But $\{g_{n_k}\}$ is bounded so it suffices to show $\|(x \cdot x) x_{n_k} - (x_{n_k} \cdot x) x \| \to 0$. \begin{align*} \|x_{n_k} (x \cdot x) - (x_{n_k} \cdot x) x\| &= \|x_{n_k} (x \cdot x) - (x\cdot x) x + (x \cdot x) x - (x_{n_k} \cdot x) x\|\\ & = \|(x \cdot x)( x_{n_k} - x ) + ((x -x_{n_k}) \cdot x) x\|\\ & \leq \|x\|^2 \| x_{n_k} - x \| + |(x -x_{n_k}) \cdot x| \|x\|\\ & \leq \|x\|^2 \| x_{n_k} - x \| + \|x -x_{n_k}\| \|x\| \|x\|\\ & = 2\|x\|^2 \| x_{n_k} - x \|\to 0 \end{align*} , where we used Cauchy Schwartz in the second inequality.

◇ ◇ ◇ ◇ ◇

* [Problem requirements] In the proof excerpt, what was used in the second inequality? The items have no connection to the proof excerpt.

Items from a data source
◇ ◇ ◇ ◇ ◇

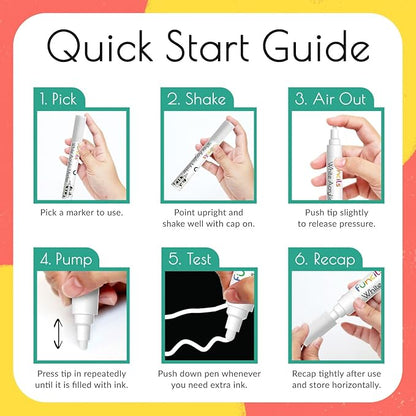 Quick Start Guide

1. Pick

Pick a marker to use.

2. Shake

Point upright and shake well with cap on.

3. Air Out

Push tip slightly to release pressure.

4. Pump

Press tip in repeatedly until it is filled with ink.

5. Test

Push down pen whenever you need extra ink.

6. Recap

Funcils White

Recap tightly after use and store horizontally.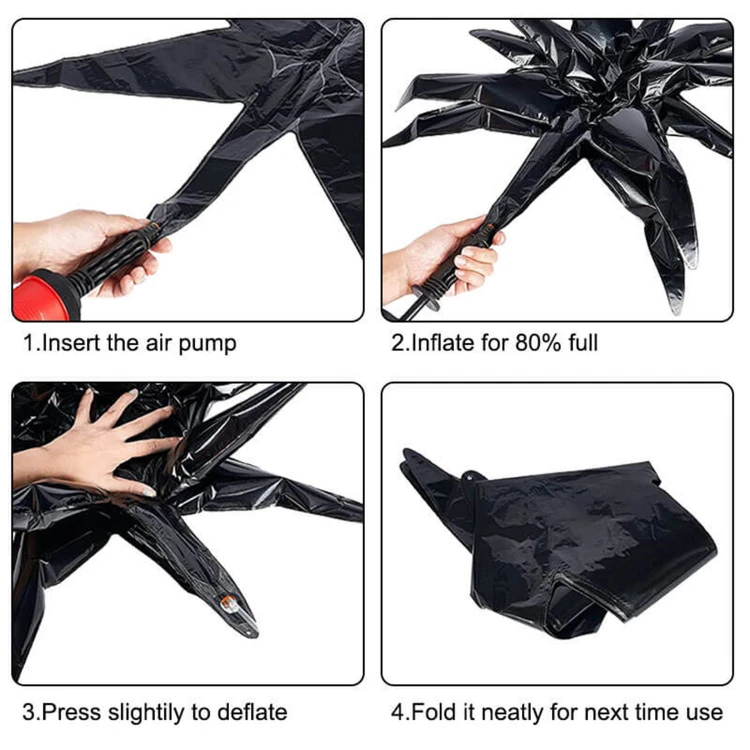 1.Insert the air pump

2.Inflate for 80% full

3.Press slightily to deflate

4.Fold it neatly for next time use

◇ ◇ ◇ ◇ ◇

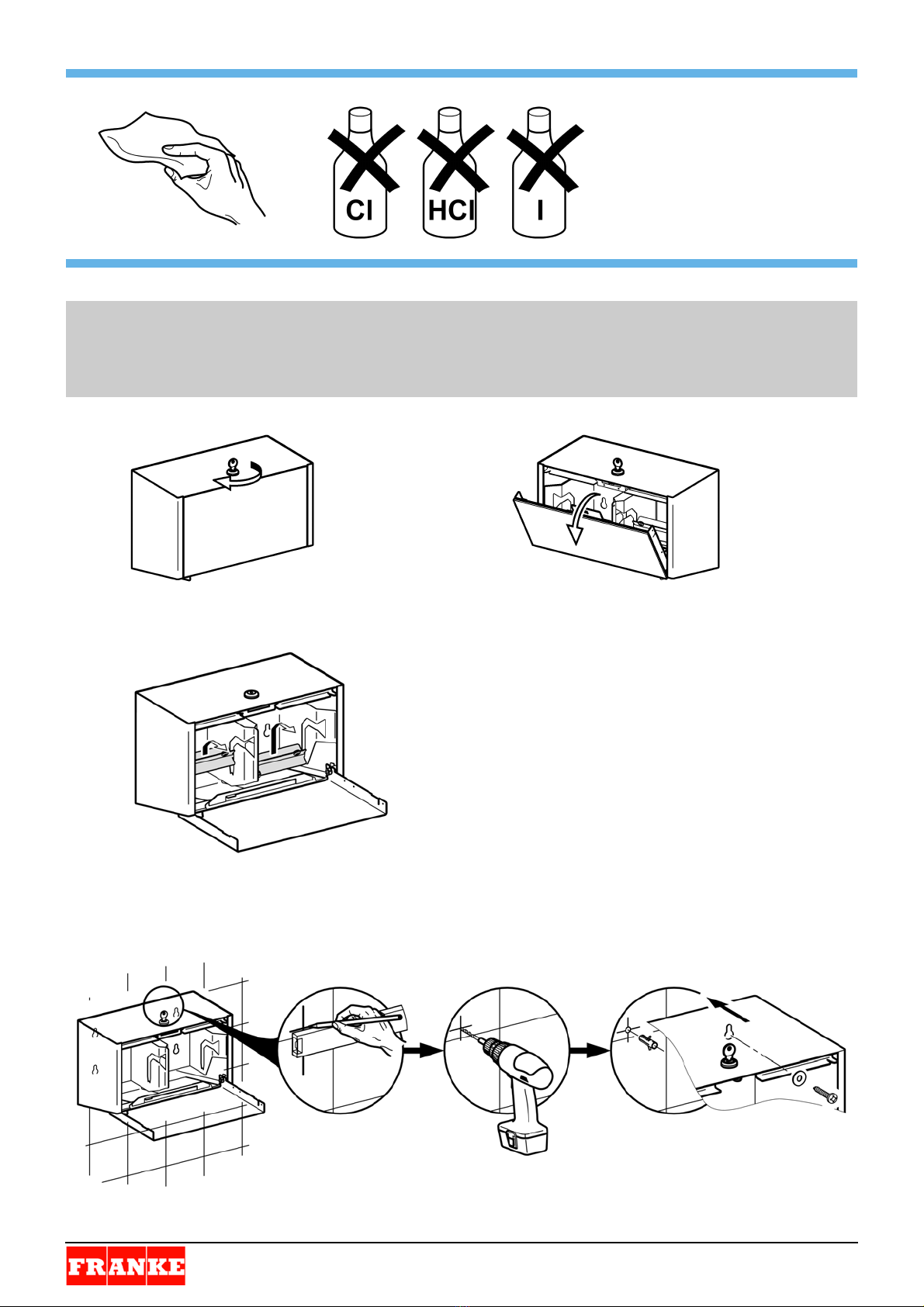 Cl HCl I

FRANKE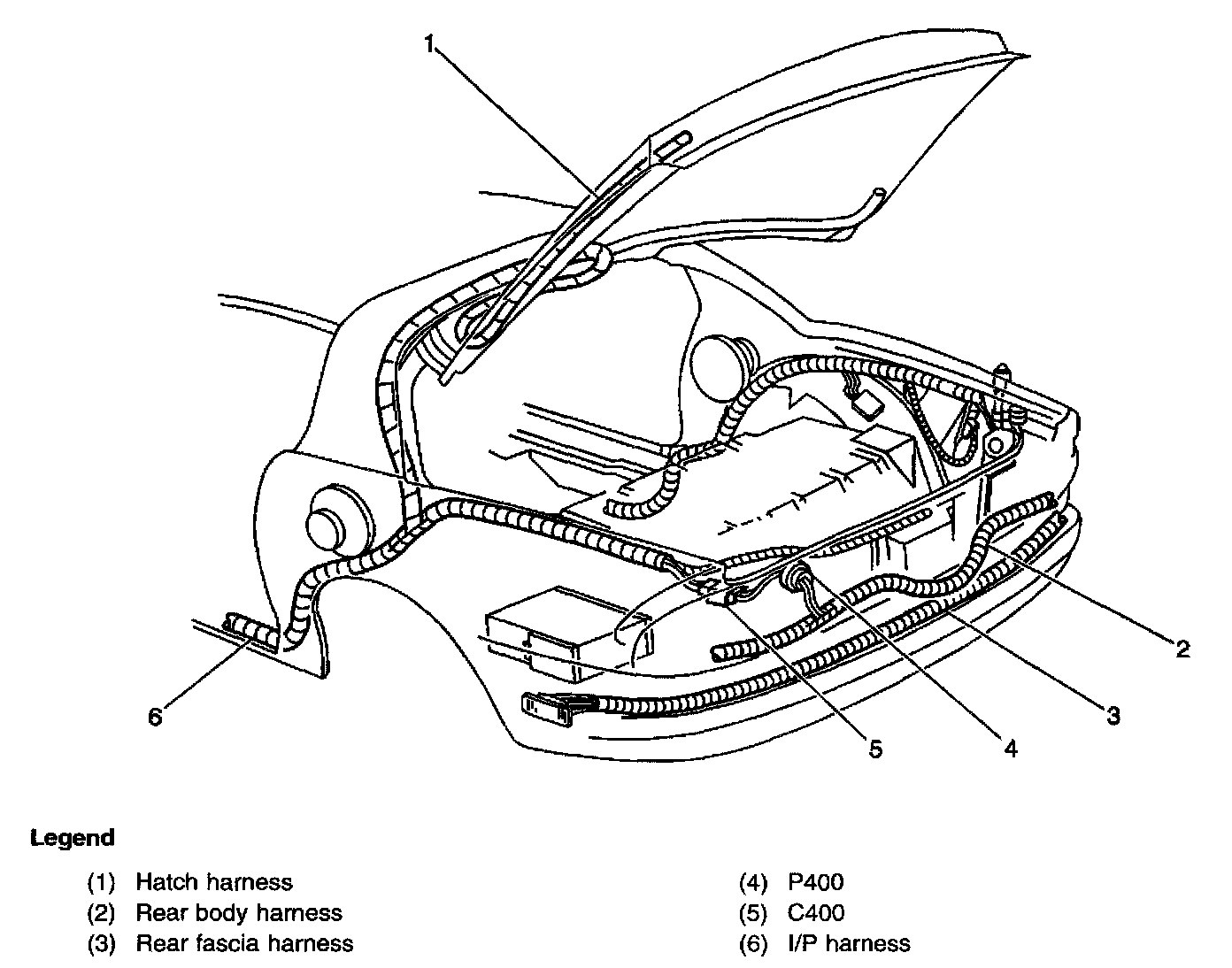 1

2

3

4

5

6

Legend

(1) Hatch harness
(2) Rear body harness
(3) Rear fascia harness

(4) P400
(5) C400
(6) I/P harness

◇ ◇ ◇ ◇ ◇

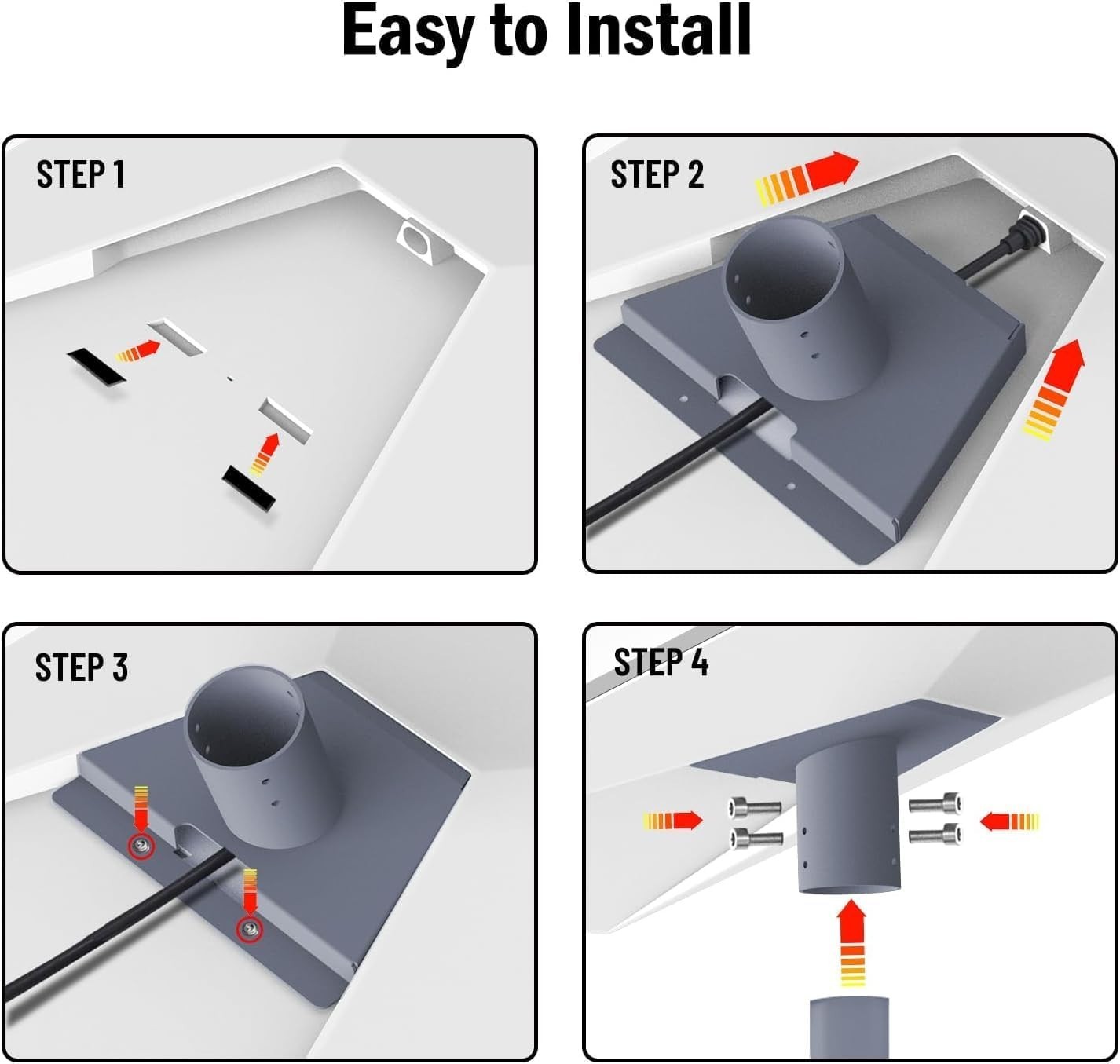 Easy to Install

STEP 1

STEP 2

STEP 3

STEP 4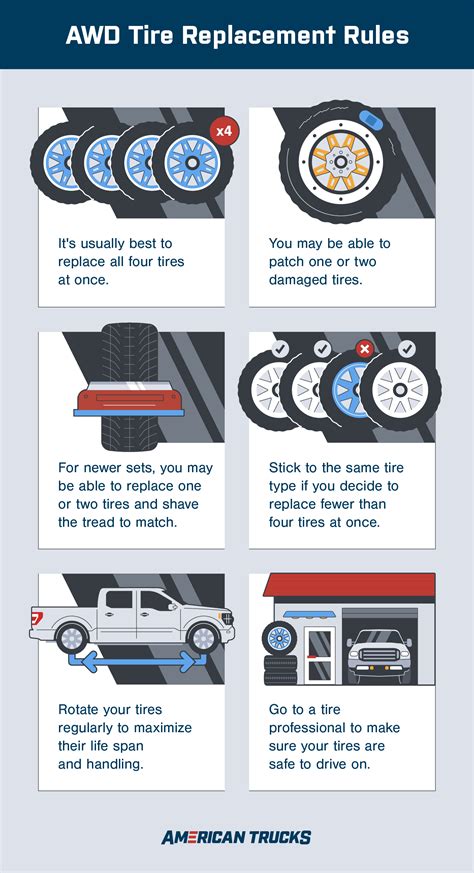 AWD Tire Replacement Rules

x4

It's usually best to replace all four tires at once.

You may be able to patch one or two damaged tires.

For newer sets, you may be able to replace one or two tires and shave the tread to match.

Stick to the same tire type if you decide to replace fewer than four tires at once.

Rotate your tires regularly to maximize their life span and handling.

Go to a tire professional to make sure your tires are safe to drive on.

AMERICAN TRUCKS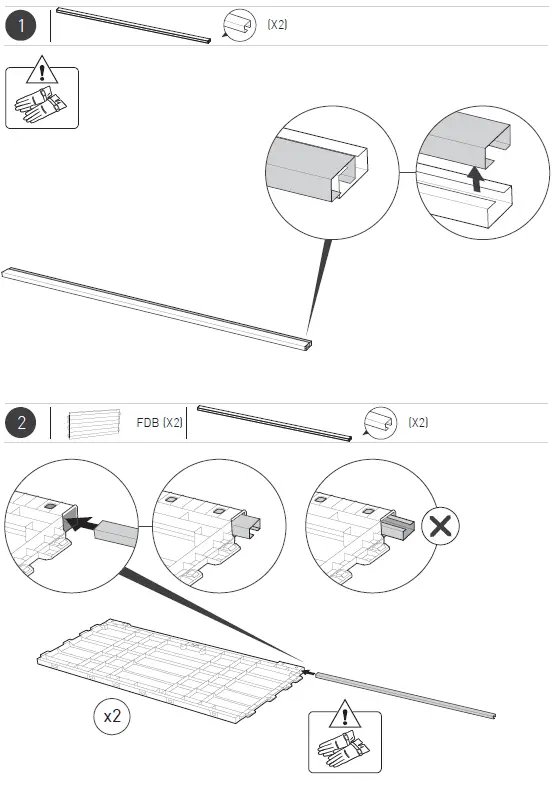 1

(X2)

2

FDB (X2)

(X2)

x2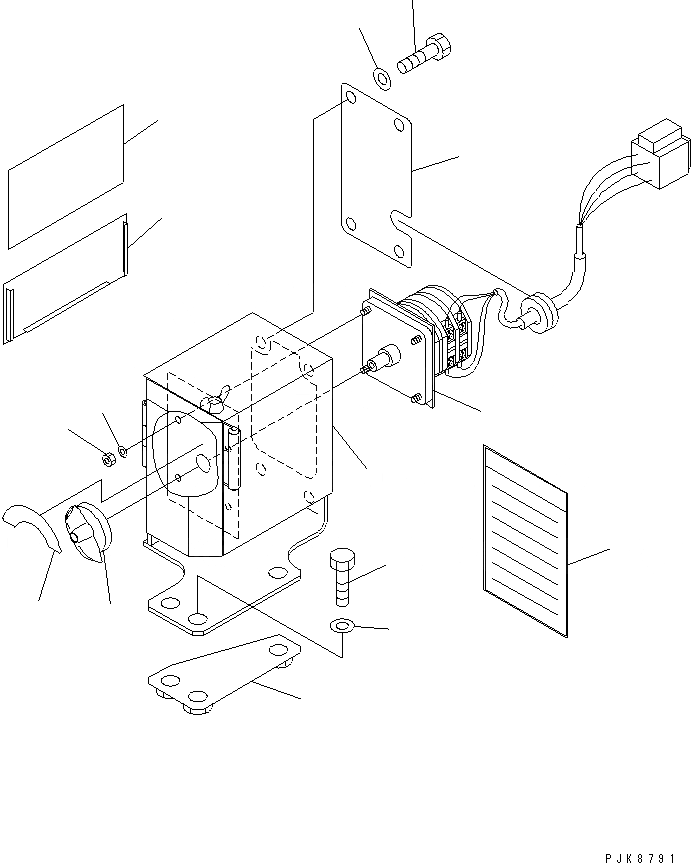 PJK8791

◇ ◇ ◇ ◇ ◇

* [Answer to this exercise] Cauchy Schwartz.